Addressing challenges, changes & uncertainty

BLOG15th Mar 2019

“May you live in interesting times” is allegedly a Chinese proverb (or maybe it’s just a quote from 90s film “Disclosure”!) but there is little doubt that we do indeed live in interesting times. To name but a few issues – at the time of writing, the actual outcome of Brexit remains unclear, potential calls for a second Scottish Independence referendum depending on how Brexit does work out remain, and retailers on our country’s High Streets (and their suppliers/stakeholders), which struggled badly throughout 2018, can’t be looking forward to any real respite in 2019.

All the above uncertainty will be impacting on a great number of businesses in the North-East, and any business-owner that thinks the best way forward is to stick their head in the sand and hope it all works out OK is most definitely taking a risk.

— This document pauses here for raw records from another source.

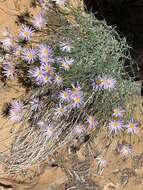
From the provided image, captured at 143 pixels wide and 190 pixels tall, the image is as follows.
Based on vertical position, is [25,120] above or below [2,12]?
below

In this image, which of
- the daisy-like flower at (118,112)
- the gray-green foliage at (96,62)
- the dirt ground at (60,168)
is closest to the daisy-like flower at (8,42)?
the dirt ground at (60,168)

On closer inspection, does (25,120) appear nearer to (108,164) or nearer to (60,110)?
(60,110)

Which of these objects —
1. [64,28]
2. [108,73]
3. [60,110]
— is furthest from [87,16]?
[60,110]

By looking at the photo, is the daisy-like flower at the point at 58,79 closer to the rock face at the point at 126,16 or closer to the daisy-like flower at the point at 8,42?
the daisy-like flower at the point at 8,42

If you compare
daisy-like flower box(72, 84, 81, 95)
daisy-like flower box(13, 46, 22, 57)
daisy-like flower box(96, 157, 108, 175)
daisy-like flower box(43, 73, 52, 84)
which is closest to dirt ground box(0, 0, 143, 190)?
daisy-like flower box(96, 157, 108, 175)

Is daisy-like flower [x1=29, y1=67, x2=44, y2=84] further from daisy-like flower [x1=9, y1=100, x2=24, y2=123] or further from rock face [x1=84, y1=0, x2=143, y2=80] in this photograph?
rock face [x1=84, y1=0, x2=143, y2=80]

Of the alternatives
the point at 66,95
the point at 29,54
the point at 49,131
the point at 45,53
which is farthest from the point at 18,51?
the point at 49,131
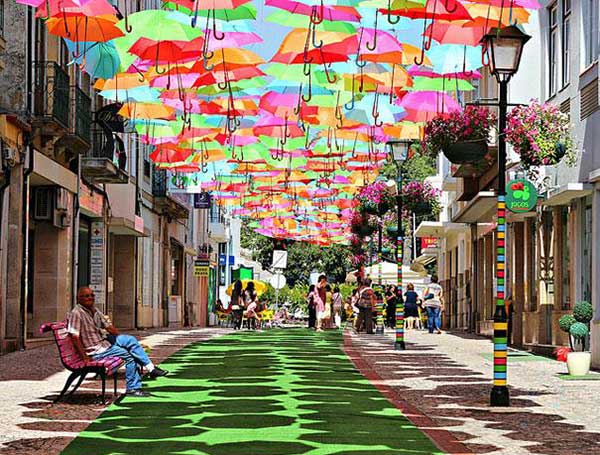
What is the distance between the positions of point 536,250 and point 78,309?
1767 centimetres

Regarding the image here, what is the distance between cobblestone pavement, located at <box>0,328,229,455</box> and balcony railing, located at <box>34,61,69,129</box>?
6.88 meters

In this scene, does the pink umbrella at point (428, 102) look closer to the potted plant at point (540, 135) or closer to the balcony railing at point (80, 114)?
the potted plant at point (540, 135)

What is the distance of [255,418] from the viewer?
42.5ft

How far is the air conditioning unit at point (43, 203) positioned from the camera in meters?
30.4

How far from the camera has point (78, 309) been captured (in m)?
14.8

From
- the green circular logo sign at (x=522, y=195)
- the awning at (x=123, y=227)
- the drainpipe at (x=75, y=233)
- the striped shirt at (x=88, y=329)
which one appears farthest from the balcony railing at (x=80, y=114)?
the striped shirt at (x=88, y=329)

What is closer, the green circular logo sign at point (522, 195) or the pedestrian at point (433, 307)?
the green circular logo sign at point (522, 195)

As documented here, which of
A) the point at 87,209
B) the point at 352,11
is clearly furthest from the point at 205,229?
the point at 352,11

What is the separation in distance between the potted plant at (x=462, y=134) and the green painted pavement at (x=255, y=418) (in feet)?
24.3

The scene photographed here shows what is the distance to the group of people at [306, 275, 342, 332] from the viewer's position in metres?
41.2

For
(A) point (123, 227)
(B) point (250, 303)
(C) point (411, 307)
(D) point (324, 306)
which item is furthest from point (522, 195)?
(C) point (411, 307)

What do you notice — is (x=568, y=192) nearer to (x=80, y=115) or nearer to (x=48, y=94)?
(x=48, y=94)

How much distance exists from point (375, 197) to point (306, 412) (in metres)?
32.5

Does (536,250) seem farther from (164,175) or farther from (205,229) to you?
(205,229)
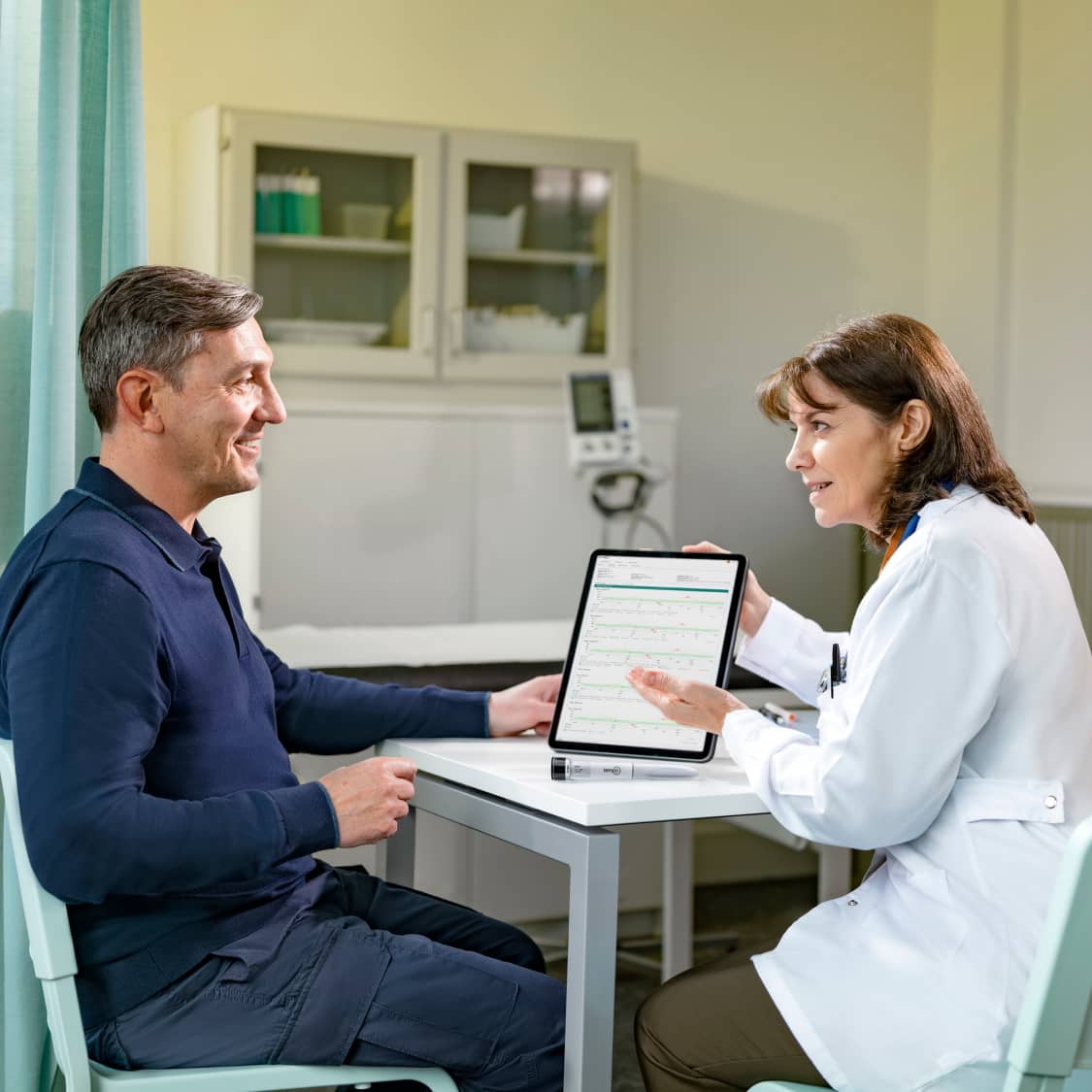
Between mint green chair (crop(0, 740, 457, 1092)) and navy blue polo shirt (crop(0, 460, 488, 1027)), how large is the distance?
0.03 m

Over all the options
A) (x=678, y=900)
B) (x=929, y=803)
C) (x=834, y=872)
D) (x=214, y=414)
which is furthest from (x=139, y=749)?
(x=834, y=872)

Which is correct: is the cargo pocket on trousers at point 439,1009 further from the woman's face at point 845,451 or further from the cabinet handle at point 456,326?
the cabinet handle at point 456,326

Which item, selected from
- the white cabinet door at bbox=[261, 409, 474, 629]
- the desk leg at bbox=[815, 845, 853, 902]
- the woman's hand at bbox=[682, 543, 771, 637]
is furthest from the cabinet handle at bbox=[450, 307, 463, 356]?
the woman's hand at bbox=[682, 543, 771, 637]

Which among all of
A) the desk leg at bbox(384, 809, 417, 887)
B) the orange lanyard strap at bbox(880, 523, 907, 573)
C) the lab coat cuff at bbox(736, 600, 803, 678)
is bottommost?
the desk leg at bbox(384, 809, 417, 887)

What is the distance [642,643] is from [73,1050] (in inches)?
31.6

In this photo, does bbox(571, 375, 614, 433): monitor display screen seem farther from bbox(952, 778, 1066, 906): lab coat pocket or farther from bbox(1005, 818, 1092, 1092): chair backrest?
bbox(1005, 818, 1092, 1092): chair backrest

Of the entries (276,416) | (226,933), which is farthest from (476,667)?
(226,933)

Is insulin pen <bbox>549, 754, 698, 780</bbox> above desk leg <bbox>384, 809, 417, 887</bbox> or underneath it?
above

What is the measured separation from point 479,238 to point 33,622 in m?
3.08

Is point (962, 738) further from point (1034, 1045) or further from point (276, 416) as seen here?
point (276, 416)

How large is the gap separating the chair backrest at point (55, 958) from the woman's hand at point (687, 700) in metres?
0.69

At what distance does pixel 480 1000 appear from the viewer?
5.23ft

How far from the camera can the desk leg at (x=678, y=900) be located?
9.75 ft

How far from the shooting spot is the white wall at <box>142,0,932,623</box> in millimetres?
4504
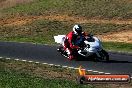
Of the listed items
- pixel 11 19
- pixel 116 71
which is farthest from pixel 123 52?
pixel 11 19

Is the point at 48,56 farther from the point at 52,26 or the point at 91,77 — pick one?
→ the point at 52,26

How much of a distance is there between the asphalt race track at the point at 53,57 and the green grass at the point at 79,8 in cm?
1878

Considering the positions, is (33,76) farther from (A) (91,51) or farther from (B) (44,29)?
(B) (44,29)

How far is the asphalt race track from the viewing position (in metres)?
24.3

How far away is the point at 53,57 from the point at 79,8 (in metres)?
26.8

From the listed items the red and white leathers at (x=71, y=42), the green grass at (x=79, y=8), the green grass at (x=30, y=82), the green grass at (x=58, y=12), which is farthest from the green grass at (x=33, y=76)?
the green grass at (x=79, y=8)

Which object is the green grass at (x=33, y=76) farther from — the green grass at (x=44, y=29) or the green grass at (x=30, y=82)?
the green grass at (x=44, y=29)

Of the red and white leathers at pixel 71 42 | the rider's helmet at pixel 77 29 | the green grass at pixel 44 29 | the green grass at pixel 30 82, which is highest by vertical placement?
the rider's helmet at pixel 77 29

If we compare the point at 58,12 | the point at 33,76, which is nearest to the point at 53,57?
the point at 33,76

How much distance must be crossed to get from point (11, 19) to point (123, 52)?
983 inches

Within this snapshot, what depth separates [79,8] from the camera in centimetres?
5362

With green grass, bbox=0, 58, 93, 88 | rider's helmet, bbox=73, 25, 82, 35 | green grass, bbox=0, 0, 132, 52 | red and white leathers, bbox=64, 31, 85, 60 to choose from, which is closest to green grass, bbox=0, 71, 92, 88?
green grass, bbox=0, 58, 93, 88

Any business with any part of their operations involving other EU countries should be considering having contingency plans drawn up. Changes in import/export tariffs (if any) may have a financial impact, but more simply new customs arrangements may result in delays in importing/exporting goods. What happens if the goods you are importing are delayed? What happens if your customer needs that order by a certain date? Does this cause a problem for your cash flow if your supplier needs to be paid now but you won’t even have the goods until later, let alone received the payment from the end customer?

But there are other issues on the table currently that will impact on businesses regardless of Brexit. The oil and gas sector in the North-East has always had a significant number of Personal Service Companies involved. The government’s last budget announced changes in the way the taxation of such companies will be viewed by HM Revenue and Customs, beginning in April 2020.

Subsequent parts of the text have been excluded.